Imagen| Fernando Ivorra
Con la extrema y absurda susceptibilidad de nuestros tiempos, criticada hace poco por el escritor Javier Marías en uno de sus artículos, y por la que cualquiera se siente ofendido, insultado o humillado no sabe bien de qué, está disminuyendo el sentido del humor y la libertad de expresión, algo preocupante, pues sin esta no sé cómo lograremos progresar. No ignoro que la idea del progreso arrastra sus mitologías, que conviene evitar, pero a quienes no vean el progreso por ninguna parte les sugiero que se atrevan a vivir renunciando a las innumerables conquistas tecnológicas y sociales.
Una de las ideas de democracia, concretamente la democracia deliberativa, descansa bajo el presupuesto de que los ciudadanos de una comunidad, por el bien común y propio, debemos formular o reconocer los mejores argumentos acerca de los diferentes asuntos en cuestión (economía, educación, sanidad…) y elegirlos con el fin de ponerlos en acción mediante costumbres y leyes que nos beneficien de modo social. ¿Seremos lo suficientemente inteligentes para llevarlo a cabo?
Por eso en uno de los libros fundamentales de filosofía ético-política del siglo XIX, Sobre la libertad (1859), que indaga sobre cómo desplegar al máximo nuestras libertades sin que estas interfieran negativamente en otras personas, John Stuart Mill sostuvo que “si toda la humanidad, menos una persona, fuera de una misma opinión, y esta persona fuera de opinión contraria, la humanidad sería tan injusta impidiendo que hablase como ella misma lo sería si teniendo poder bastante impidiera que hablara la humanidad”.

- [SECCIÓN DE DATOS]
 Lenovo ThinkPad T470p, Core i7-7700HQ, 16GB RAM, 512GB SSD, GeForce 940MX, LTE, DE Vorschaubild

- [EJERCICIOS]
- A) Transcribe sin cambios el tramo del texto sobre la libertad de expresión que va desde "Imagen| Fernando Ivorra" hasta "tecnológicas y sociales.".
- B) Resume en dos oraciones el texto sobre la libertad de expresión.
- C) Prosigue el texto sobre la libertad de expresión a partir de donde termina.

- [RESPUESTAS ESCRITAS]
- A)
Imagen| Fernando Ivorra
Con la extrema y absurda susceptibilidad de nuestros tiempos, criticada hace poco por el escritor Javier Marías en uno de sus artículos, y por la que cualquiera se siente ofendido, insultado o humillado no sabe bien de qué, está disminuyendo el sentido del humor y la libertad de expresión, algo preocupante, pues sin esta no sé cómo lograremos progresar. No ignoro que la idea del progreso arrastra sus mitologías, que conviene evitar, pero a quienes no vean el progreso por ninguna parte les sugiero que se atrevan a vivir renunciando a las innumerables conquistas tecnológicas y sociales.

- B) El texto sostiene que la extrema susceptibilidad actual, por la que cualquiera se siente ofendido, está disminuyendo el sentido del humor y la libertad de expresión, algo preocupante porque sin esta no se ve cómo lograr progresar. Expone también la idea de la democracia deliberativa, según la cual los ciudadanos deben reconocer los mejores argumentos sobre los asuntos comunes, y cita a John Stuart Mill, quien en Sobre la libertad (1859) afirmó que silenciar a una sola persona de opinión contraria sería tan injusto como que esa persona silenciara a toda la humanidad.

- C)
La razón es tan simple como determinante: esa opinión puede ser un robo a la humanidad, puede ser una idea que contribuya a mejorar nuestra forma de vivir. Ahora bien, para esto se requiere, primero, escuchar, tomarse el tiempo y el trabajo de escuchar de verdad, incluso argumentos que se oponen a nuestras convicciones más arraigadas e íntimas. Hay quienes se jactan de no ser persuadidos, pero si no cambiáramos nunca de ideas no creceríamos ni maduraríamos. Por eso debemos estar abiertos a ser persuadidos, preferiblemente por los mejores argumentos para la vida en común.
Y, por otra parte, como indicara Mill, “negarse a oír una opinión, porque se está seguro que es falsa, equivale a afirmar que la verdad que se posee es la verdad absoluta. Toda negativa a una discusión implica una presunción de infalibilidad”. Si algo sabemos con certeza es que somos falibles. Incluso nuestras herramientas de conocimiento más riguroso, las ciencias, son falibles. Precisamente se distinguen de las pseudociencias, entre otros criterios de demarcación, porque continuamente se someten a crítica y descubren lagunas, errores, deficiencias que pueden mejorarse.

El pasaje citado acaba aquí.